(Spatial relation data)
········
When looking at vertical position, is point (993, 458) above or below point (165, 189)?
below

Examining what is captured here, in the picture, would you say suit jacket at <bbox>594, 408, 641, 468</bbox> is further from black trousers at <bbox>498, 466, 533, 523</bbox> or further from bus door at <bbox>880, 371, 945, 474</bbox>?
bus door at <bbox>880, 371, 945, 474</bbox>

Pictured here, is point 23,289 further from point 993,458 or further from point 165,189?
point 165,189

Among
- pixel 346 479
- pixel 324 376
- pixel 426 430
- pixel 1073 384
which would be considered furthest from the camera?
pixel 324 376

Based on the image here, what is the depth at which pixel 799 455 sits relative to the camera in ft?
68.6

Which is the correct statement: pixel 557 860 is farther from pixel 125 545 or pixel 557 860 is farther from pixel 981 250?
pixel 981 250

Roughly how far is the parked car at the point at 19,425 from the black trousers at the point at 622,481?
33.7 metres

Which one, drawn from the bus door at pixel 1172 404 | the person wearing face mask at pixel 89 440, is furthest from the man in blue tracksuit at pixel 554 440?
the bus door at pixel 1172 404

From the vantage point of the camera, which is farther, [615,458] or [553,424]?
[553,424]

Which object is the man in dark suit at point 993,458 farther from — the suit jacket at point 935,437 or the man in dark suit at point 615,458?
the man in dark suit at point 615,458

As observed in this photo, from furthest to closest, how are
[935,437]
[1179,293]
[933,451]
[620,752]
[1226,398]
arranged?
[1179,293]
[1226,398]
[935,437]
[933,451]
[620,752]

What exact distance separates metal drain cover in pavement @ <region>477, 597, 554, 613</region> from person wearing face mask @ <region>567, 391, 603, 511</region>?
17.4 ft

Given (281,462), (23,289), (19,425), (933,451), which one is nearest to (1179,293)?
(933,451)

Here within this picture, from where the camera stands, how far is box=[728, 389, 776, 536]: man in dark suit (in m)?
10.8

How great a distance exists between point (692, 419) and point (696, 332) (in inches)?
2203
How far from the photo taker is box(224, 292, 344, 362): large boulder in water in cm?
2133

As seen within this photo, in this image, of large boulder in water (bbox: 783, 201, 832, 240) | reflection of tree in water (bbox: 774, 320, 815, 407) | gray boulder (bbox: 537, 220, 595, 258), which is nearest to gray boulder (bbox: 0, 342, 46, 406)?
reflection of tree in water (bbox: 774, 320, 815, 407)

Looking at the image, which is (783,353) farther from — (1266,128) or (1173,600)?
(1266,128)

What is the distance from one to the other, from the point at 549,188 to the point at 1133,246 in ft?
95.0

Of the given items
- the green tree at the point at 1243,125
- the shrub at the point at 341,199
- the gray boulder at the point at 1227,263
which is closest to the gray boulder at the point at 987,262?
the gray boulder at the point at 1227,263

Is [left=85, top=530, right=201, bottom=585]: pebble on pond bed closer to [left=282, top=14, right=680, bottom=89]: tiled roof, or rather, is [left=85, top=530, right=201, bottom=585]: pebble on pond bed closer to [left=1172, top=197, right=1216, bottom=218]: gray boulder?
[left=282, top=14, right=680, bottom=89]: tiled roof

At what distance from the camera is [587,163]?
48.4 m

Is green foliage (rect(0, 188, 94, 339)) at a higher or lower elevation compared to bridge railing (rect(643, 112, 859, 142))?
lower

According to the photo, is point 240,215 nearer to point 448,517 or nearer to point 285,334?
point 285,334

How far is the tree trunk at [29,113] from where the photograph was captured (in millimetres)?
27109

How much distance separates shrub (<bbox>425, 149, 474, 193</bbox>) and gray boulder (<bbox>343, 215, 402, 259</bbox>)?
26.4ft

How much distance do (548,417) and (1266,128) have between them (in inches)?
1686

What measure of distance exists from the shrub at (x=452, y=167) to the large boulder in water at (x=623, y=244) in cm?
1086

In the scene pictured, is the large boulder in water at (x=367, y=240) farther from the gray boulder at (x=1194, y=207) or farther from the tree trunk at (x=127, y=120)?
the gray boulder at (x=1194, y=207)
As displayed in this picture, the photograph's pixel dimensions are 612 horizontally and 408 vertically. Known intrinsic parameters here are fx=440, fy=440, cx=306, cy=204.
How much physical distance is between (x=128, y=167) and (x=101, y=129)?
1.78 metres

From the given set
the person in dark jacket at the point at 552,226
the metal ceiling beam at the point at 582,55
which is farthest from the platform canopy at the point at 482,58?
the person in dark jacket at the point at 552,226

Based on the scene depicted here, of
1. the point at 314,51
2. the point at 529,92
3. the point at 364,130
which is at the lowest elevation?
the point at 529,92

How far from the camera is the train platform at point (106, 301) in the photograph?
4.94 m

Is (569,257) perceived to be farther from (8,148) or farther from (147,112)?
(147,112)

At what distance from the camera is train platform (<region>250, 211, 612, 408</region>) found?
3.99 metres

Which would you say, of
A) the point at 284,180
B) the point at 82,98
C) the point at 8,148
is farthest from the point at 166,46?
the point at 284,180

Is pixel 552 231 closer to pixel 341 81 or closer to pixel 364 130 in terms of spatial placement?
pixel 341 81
········
Write out the rows again, starting with the line that contains "Is pixel 552" and going on through the end of the rows, requests included. Shift every pixel coordinate in the answers up by 111.

Is pixel 552 231 closer to pixel 341 81 or closer to pixel 364 130 in terms of spatial placement?
pixel 452 192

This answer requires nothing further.